Risk score, explained
The CVSS 3.1 score of 8.3 reflects: high confidentiality, integrity, and availability impact (sandbox escape allows reading/writing files and executing code); network-based attack vector (delivered via crafted HTML); high attack complexity (requires prior renderer compromise); requirement for user interaction (clicking a malicious link); and changed scope (escape from sandboxed process to system-level access). The score accurately captures the severity but does not weight the reduced likelihood of in-the-wild exploitation without a prior renderer vulnerability, which security teams should factor into their timeline planning.
Frequently asked questions
Do I need to have been attacked before to be vulnerable?
No. The vulnerability itself is in Chrome. However, the attacker must first compromise your Chrome renderer process (e.g., by tricking you into visiting a malicious website with a separate vulnerability, or via social engineering), and then use this integer overflow to escape the sandbox. So there is a two-step requirement, but both steps are enabled by remote actions.
Is this vulnerability being actively exploited?
As of the last update, this vulnerability has not been added to the CISA Known Exploited Vulnerabilities (KEV) catalog, suggesting no widespread active exploitation has been publicly confirmed. However, sophisticated actors may be testing or using it in targeted campaigns. Do not let the lack of public exploitation reports delay your patching timeline—sandbox escapes are high-value targets.
What should I prioritize if I cannot patch all machines immediately?
Prioritize systems used by high-risk users (executives, financial staff, remote workers accessing sensitive systems) and any machines running business-critical applications that frequently visit untrusted websites. Deploy the patch to these cohorts first, then roll out to the broader user base within 72 hours.

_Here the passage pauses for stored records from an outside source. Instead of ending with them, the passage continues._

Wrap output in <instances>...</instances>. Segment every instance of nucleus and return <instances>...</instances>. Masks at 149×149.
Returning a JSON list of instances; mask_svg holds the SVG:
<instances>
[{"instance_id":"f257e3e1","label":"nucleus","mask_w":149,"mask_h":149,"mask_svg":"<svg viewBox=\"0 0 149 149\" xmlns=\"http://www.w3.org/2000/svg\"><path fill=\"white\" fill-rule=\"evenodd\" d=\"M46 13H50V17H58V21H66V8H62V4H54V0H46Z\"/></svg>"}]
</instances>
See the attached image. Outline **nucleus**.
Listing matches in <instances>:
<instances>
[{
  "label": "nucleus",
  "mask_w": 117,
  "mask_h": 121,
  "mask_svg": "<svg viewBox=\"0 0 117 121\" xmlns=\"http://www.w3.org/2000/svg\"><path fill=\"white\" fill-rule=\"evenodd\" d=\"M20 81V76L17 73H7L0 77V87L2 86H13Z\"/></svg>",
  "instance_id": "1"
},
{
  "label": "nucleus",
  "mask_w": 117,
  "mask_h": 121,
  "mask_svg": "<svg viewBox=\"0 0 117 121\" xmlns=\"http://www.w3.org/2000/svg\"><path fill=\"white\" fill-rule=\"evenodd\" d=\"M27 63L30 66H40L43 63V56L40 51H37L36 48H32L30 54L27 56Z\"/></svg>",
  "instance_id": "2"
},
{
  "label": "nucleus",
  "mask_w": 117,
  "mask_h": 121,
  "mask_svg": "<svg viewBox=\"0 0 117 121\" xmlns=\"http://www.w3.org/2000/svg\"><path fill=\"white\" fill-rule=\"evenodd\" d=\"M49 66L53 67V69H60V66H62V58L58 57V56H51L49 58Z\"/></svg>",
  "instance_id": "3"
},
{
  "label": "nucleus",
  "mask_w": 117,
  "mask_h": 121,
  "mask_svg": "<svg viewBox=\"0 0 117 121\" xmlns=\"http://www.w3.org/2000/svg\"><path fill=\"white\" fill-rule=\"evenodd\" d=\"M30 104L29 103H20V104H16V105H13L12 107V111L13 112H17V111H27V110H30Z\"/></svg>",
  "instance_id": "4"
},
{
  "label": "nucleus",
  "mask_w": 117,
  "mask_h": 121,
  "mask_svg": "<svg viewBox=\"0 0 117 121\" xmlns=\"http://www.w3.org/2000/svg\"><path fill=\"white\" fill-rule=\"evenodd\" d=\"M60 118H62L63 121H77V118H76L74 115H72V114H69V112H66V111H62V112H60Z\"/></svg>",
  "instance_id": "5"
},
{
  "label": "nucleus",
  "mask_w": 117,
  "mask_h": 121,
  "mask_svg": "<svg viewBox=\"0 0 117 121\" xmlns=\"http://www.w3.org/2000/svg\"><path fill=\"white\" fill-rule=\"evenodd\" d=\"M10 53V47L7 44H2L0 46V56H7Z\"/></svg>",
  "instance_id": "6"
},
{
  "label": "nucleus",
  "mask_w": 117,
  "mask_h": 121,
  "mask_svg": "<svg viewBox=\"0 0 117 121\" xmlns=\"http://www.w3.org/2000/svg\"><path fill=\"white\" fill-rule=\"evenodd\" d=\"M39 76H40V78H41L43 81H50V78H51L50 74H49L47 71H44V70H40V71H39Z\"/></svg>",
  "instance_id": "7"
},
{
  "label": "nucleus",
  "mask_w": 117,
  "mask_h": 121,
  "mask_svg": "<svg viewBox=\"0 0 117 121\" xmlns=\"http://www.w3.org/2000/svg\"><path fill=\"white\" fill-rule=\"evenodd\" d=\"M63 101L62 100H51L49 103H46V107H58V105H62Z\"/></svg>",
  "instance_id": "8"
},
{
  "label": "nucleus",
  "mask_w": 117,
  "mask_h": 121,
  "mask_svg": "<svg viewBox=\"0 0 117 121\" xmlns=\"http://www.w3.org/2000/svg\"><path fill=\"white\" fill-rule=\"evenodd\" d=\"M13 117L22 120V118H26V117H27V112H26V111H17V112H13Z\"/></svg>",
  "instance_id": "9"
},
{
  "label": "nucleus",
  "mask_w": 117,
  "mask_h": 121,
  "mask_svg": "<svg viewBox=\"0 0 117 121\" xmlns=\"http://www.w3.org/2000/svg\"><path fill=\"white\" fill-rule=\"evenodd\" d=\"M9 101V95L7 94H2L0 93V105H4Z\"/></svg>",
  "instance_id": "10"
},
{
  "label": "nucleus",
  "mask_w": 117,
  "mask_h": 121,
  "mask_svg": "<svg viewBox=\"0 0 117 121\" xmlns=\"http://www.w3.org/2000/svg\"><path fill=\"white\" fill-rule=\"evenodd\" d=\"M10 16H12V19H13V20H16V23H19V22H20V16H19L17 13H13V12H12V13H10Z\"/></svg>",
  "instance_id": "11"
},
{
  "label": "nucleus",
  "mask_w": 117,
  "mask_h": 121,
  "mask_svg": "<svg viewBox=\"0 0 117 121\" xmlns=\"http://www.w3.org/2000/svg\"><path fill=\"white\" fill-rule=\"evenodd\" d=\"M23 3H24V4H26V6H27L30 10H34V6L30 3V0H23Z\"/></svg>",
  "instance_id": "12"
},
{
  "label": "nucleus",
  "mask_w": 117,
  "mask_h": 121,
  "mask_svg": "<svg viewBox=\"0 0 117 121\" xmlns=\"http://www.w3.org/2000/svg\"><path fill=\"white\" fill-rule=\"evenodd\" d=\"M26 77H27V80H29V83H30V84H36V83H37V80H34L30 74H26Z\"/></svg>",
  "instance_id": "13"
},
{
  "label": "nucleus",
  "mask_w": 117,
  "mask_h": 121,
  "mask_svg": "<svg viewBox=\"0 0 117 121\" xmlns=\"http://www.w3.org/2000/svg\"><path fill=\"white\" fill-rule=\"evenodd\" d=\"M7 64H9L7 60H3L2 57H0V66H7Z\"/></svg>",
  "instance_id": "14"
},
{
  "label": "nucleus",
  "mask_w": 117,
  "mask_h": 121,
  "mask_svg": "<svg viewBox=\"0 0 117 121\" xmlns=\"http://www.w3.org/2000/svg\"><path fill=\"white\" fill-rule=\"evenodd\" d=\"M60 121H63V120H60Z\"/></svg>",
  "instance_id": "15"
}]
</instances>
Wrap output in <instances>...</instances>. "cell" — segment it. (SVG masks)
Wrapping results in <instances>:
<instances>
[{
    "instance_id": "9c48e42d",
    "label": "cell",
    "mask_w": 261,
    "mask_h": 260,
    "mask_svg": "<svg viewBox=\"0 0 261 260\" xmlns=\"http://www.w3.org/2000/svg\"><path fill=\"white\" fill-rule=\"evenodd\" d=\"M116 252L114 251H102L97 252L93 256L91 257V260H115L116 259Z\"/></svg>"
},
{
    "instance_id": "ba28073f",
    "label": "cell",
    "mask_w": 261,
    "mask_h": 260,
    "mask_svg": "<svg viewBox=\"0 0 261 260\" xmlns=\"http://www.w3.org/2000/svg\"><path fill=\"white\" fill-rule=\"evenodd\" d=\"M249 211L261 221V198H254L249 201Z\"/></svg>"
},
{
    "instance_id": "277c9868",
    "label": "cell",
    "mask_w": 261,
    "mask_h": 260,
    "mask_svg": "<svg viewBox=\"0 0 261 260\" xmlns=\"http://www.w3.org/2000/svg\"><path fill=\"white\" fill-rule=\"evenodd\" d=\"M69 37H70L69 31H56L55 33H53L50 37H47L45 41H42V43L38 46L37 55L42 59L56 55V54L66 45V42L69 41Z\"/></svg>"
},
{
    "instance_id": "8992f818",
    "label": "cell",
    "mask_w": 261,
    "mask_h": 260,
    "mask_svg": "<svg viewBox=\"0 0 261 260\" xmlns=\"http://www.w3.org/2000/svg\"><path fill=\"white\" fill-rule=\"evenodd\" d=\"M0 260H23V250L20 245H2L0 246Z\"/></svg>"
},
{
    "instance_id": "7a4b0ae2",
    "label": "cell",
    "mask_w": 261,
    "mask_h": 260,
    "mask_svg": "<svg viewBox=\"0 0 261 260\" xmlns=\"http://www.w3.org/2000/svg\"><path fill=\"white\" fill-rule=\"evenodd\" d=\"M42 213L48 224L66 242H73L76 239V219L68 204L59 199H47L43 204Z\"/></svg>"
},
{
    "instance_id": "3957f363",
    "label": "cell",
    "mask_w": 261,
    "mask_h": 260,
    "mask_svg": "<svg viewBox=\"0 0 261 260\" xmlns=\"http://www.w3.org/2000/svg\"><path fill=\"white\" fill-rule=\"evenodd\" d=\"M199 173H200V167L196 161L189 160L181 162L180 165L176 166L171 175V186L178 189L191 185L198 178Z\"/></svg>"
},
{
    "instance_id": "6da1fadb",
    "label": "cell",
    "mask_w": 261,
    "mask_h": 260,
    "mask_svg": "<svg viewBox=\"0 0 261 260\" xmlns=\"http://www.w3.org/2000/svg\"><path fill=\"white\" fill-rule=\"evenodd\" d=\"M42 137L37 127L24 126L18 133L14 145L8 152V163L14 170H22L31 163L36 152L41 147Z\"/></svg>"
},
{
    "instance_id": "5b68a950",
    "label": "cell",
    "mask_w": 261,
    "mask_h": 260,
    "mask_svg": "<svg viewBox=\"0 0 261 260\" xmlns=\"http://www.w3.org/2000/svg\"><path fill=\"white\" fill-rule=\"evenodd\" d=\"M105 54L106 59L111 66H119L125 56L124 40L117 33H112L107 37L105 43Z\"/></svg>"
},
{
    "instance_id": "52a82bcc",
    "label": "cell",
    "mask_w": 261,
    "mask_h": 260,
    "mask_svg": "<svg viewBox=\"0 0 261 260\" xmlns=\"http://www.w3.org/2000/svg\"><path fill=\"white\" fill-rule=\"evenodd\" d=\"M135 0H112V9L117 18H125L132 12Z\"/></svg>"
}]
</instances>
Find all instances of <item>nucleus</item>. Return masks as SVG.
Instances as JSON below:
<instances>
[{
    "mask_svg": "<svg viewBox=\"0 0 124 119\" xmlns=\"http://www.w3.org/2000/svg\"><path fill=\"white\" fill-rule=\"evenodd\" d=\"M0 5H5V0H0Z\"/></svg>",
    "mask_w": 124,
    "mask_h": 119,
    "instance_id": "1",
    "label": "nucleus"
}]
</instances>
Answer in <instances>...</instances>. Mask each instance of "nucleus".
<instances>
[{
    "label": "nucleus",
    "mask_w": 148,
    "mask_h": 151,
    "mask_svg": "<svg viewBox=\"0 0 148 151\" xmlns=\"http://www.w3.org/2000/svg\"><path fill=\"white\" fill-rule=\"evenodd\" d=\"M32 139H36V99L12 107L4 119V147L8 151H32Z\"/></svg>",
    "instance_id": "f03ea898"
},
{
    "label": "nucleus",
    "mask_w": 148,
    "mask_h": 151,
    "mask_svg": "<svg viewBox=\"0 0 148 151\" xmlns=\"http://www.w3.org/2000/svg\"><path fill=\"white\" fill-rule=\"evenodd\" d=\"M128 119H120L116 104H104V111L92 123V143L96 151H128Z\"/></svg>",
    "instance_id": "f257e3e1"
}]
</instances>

If I'm already using the latest Chrome version, am I safe?
If your version is 148.0.7778.216 or higher, yes, you are protected against this specific flaw. However, always keep Chrome updated to the latest version, as new vulnerabilities are discovered regularly.

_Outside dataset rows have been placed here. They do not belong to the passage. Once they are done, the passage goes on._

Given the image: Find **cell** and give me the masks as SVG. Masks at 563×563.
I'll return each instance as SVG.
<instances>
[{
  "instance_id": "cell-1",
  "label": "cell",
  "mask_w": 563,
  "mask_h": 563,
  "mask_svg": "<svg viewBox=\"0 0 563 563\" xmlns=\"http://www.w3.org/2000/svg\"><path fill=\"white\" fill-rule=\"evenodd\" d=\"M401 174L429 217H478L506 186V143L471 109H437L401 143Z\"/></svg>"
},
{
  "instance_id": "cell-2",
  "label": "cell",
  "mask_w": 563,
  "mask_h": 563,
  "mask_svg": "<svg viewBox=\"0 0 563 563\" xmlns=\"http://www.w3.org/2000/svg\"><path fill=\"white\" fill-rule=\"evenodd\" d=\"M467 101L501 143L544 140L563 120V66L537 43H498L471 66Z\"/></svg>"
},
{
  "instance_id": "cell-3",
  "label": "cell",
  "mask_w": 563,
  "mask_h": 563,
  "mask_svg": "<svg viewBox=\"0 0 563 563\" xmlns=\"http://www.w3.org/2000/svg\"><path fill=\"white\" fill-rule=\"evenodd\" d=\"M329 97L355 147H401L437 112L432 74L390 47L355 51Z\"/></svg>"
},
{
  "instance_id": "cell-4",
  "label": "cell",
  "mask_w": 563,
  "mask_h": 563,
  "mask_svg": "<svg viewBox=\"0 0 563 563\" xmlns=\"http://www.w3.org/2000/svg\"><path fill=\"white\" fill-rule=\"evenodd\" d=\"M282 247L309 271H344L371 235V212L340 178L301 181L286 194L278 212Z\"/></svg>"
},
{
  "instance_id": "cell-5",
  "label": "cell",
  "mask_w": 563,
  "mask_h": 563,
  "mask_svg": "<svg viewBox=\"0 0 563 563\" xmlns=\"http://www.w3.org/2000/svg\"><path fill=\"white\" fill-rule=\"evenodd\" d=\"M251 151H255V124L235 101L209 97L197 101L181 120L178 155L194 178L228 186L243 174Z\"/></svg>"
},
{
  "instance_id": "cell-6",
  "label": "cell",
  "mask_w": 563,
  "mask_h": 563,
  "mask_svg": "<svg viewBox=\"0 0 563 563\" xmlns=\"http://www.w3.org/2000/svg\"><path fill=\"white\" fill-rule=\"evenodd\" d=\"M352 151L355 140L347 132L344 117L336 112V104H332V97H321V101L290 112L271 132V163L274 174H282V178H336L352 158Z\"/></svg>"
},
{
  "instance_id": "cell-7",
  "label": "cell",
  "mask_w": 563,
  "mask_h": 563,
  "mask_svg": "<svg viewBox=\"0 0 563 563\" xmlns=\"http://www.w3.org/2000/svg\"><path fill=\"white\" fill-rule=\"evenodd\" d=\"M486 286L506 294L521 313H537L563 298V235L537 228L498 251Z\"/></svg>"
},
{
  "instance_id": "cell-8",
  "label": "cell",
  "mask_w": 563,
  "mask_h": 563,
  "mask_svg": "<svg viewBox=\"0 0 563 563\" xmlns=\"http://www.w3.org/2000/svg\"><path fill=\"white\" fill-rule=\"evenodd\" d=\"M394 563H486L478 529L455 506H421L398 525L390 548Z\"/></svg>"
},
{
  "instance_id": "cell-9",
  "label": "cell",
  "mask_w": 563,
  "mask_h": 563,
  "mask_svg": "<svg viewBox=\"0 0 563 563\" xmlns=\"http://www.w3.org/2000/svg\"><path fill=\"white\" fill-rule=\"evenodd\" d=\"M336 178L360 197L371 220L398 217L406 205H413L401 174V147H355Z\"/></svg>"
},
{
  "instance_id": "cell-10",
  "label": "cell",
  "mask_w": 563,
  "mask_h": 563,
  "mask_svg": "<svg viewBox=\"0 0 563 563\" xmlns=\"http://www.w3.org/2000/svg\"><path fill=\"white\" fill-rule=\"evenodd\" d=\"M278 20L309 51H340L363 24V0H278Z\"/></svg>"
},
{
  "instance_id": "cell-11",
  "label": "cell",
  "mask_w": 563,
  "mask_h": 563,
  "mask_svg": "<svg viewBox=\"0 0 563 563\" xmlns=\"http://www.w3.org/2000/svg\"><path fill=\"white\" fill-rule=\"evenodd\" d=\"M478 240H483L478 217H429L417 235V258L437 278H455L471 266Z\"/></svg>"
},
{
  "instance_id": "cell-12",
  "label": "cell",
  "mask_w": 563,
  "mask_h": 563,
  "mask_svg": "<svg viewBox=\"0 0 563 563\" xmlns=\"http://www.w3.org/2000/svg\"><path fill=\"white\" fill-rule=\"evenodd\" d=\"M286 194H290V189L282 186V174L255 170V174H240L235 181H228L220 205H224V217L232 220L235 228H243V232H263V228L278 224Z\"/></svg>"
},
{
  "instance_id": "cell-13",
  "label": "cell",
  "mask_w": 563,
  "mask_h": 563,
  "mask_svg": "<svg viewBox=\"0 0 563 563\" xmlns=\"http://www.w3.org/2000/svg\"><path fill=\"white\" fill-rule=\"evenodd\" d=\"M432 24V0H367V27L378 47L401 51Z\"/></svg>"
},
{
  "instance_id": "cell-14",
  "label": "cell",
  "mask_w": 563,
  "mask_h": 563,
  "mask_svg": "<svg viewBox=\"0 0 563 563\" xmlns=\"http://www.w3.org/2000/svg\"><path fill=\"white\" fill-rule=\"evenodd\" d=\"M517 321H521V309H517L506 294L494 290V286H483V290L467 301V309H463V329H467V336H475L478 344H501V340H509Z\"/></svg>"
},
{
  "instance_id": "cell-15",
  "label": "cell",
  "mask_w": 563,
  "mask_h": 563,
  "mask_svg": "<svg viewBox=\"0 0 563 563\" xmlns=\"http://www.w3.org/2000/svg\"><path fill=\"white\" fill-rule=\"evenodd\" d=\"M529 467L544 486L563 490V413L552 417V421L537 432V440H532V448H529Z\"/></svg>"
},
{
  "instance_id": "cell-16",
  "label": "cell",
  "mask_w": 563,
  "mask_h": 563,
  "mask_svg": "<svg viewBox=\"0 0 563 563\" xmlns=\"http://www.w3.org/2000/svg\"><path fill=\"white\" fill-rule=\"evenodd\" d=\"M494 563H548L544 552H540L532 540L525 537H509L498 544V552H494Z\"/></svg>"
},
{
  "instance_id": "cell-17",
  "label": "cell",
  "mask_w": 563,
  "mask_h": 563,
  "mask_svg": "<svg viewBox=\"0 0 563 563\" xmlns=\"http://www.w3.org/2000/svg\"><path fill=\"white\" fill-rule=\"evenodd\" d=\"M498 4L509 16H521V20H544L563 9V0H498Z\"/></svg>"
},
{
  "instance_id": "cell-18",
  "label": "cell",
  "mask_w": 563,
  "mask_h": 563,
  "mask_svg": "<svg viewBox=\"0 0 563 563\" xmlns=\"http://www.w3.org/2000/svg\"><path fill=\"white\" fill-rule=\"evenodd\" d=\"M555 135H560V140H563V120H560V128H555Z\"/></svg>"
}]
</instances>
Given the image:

This analysis is provided for informational purposes and does not constitute legal, compliance, or professional security advice. Verify all patch version numbers and compatibility requirements against official Google Chrome and vendor advisories before deployment. Organizations must conduct their own risk assessment and testing prior to applying patches in production environments. SEC.co makes no warranty regarding the completeness or accuracy of this intelligence and assumes no liability for downstream security decisions based on this content. Source: NVD (public-domain), retrieved 2026-07-07. Analysis generated by SEC.co (claude-haiku-4-5).